Data items:
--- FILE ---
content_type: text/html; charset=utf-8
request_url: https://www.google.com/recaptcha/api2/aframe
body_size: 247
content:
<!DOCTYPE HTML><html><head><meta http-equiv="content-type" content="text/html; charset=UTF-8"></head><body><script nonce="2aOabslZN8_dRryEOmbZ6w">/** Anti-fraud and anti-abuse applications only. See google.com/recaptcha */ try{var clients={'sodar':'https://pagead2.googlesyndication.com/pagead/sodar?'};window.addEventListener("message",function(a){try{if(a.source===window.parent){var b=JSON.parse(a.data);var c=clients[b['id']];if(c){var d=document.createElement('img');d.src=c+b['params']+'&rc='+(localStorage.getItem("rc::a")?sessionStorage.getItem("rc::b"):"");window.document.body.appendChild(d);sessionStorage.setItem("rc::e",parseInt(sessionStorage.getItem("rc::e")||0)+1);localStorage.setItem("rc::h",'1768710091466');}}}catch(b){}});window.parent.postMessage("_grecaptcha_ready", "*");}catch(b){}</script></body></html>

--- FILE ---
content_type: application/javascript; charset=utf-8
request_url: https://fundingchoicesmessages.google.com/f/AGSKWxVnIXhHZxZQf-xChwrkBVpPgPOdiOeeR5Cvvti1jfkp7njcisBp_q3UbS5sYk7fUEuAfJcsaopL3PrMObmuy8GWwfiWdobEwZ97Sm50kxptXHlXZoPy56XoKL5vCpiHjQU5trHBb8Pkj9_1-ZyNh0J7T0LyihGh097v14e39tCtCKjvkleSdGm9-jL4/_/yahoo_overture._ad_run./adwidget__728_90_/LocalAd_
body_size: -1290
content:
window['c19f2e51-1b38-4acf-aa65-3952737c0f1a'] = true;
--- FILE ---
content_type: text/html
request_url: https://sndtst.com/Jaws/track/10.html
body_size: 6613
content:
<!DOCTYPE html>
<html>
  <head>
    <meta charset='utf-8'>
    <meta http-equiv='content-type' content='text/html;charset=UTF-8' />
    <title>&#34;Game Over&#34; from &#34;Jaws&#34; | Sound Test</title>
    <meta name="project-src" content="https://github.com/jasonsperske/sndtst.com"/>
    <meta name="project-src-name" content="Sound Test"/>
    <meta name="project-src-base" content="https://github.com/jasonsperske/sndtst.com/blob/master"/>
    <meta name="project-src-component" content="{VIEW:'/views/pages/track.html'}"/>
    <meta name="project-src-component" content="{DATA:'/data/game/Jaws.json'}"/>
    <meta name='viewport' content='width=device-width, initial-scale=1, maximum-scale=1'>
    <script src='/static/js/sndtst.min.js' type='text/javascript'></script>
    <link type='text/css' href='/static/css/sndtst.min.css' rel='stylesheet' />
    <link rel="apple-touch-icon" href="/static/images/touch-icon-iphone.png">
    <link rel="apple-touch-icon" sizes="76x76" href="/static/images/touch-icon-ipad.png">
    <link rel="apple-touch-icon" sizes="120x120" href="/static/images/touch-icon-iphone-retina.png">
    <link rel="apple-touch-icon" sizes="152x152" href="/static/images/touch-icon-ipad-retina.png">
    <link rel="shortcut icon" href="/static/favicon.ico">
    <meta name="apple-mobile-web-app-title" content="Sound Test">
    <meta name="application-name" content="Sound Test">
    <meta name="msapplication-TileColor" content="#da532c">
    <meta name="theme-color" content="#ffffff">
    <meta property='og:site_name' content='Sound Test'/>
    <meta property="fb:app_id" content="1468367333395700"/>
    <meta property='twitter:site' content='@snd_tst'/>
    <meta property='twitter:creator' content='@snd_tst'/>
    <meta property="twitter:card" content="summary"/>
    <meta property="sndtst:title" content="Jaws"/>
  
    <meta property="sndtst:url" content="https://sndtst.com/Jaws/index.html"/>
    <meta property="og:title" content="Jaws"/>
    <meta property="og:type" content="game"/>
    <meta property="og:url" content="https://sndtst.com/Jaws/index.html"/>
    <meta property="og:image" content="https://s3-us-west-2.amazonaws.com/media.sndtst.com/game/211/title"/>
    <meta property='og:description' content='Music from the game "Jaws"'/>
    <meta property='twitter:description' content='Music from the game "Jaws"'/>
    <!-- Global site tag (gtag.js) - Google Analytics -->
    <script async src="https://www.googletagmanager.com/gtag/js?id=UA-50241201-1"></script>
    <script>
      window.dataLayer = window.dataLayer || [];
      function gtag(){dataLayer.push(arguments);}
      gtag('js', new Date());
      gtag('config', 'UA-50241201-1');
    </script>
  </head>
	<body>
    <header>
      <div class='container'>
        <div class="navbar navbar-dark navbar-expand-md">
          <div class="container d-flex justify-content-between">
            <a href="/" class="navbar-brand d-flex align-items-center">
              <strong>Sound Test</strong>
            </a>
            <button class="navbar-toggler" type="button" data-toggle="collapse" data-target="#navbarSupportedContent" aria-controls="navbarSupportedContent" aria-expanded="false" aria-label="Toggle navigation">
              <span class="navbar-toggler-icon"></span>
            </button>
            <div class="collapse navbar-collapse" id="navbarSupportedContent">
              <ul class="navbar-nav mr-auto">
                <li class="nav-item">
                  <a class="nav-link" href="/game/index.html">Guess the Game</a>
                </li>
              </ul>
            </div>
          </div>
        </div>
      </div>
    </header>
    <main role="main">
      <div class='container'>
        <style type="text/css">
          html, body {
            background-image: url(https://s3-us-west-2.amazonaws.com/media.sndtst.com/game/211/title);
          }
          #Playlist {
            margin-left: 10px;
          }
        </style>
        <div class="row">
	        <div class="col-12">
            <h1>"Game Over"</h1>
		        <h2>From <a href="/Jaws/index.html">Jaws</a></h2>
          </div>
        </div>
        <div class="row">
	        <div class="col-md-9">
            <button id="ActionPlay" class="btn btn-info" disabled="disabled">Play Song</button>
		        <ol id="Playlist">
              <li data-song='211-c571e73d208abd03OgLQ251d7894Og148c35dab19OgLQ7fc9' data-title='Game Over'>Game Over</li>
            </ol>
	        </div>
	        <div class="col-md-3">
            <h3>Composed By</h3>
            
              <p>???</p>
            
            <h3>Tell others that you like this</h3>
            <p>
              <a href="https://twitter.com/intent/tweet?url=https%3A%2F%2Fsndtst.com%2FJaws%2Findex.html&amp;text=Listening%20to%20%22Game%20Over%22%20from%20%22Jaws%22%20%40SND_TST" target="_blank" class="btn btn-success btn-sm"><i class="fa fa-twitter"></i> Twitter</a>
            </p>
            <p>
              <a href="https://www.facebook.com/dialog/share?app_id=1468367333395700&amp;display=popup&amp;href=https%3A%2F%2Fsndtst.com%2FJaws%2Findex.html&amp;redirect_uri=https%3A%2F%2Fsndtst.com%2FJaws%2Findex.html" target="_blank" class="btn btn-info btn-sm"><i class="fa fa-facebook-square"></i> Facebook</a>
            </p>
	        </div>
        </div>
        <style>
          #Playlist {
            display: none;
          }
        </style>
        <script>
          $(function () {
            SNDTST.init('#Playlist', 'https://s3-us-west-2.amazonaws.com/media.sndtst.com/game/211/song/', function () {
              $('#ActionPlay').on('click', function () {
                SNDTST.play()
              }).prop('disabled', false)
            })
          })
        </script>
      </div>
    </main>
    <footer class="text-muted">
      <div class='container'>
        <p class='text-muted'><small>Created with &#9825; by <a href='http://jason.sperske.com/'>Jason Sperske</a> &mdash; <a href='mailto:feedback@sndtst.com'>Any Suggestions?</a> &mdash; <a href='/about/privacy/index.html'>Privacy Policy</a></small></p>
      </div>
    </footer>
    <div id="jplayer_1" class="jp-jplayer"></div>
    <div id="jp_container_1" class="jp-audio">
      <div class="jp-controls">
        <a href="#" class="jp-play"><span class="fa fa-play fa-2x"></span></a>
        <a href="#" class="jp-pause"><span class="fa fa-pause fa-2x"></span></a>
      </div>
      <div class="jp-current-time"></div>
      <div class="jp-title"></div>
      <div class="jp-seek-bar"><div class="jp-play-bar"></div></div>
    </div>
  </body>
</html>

PROBLEM TO WORK ON: If a line in the data above includes the string "muted", copy it.

RESULT FOR THIS EXERCISE:
    <footer class="text-muted">
        <p class='text-muted'><small>Created with &#9825; by <a href='http://jason.sperske.com/'>Jason Sperske</a> &mdash; <a href='mailto:feedback@sndtst.com'>Any Suggestions?</a> &mdash; <a href='/about/privacy/index.html'>Privacy Policy</a></small></p>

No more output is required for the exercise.